Brief 1
In the text on Vienna's coffee houses, reproduce the passage that begins at the words "From traditional coffee" and ends after "Vienna coffee houses.", putting "cafés" in place of "coffee houses".
Brief 2
Extend the text on Vienna's coffee houses, picking up after its final sentence.

Text for analysis
From traditional coffee houses where waistcoat-wearing waiters serve drinks in opulent surroundings, to the largest privately owned coffee shop group in Europe, these are the best Vienna coffee houses.
There’s not much that sums up Viennese life better than a trip to a coffee shop for cake and a mélange (espresso with steamed milk, topped with foam). Drinking coffee is part of the fabric of social life here, and the oldest cafe dates back to 1685. In the late 19th and early 20th centuries, at the height of their popularity, coffee houses became a focal point for intellectual discussion and creativity, welcoming artists and thinkers such as Sigmund Freud, James Joyce, Gustav Klimt, Egon Schiele and Leon Trotsky. There are roughly 1,000 coffee shops to choose from, so you’ll need our list to narrow your options.

Provided data
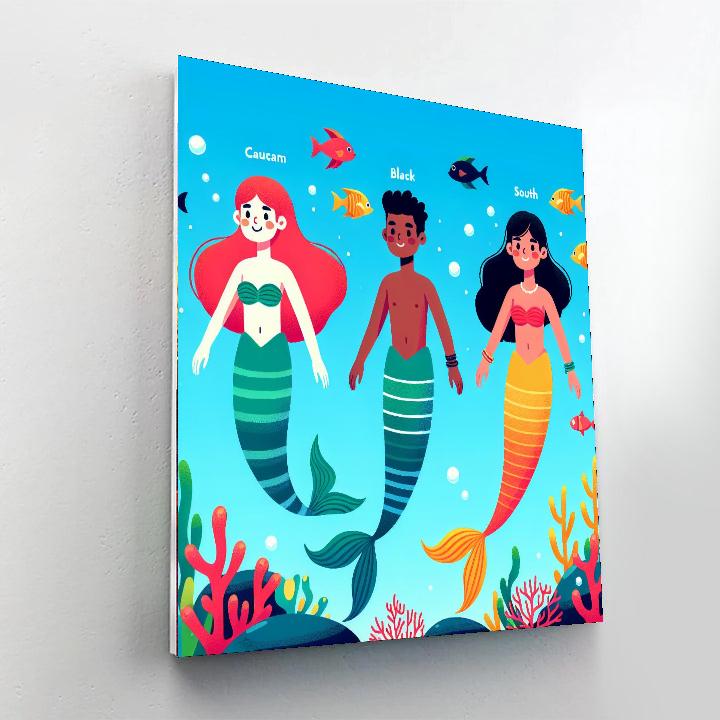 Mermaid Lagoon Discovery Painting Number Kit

==

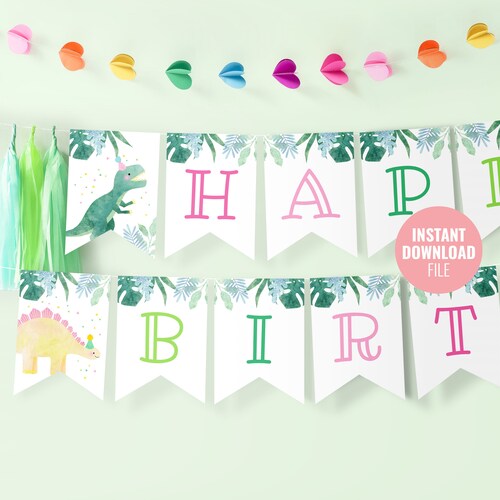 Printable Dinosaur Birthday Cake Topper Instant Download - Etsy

Expected output 1
From traditional cafés where waistcoat-wearing waiters serve drinks in opulent surroundings, to the largest privately owned coffee shop group in Europe, these are the best Vienna cafés.

Expected output 2
Cafe Hawelka, in Vienna’s prestigious first district, is so well loved in Vienna that it has been featured in documentaries and in songs such as Jö Schau by the late Austrian singer Georg Danzer, and Trans Europa Express by German band Kraftwerk. Opened in 1939 by newlyweds Leopold and Josefine Hawelka, it was especially popular with Austrian poets, musicians and politicians in the 1960s and 1970s. The owners worked in the cafe well into their nineties, and it’s still family-run today.
Elegant and cosy, Cafe Landtmann is traditionally Viennese in appearance with its wood-panelled walls, dark-wood furniture and white tablecloths. The cafe dates back to 1873, making it one of the oldest coffee houses in Vienna, and it is housed in a listed historical building. Its prime location, surrounded by the city hall, the Burgtheater, the Imperial Palace and the University of Vienna, makes it one of the most popular cafes in town. Try some traditional Austrian sweets, best enjoyed on the heated veranda.
With more than 100 years under its belt, Prückel, opposite the Museum of Applied Arts, is one of the most traditional coffee houses in Vienna. But its long history isn’t immediately obvious, as the interior lacks key elements you might associate with them, such as marble tabletops and stucco ceilings. It opened in 1903 and underwent an extensive refurbishment in the 1950s, but hasn’t changed much since, with its olive-green armchairs, bamboo desks and large chandelier.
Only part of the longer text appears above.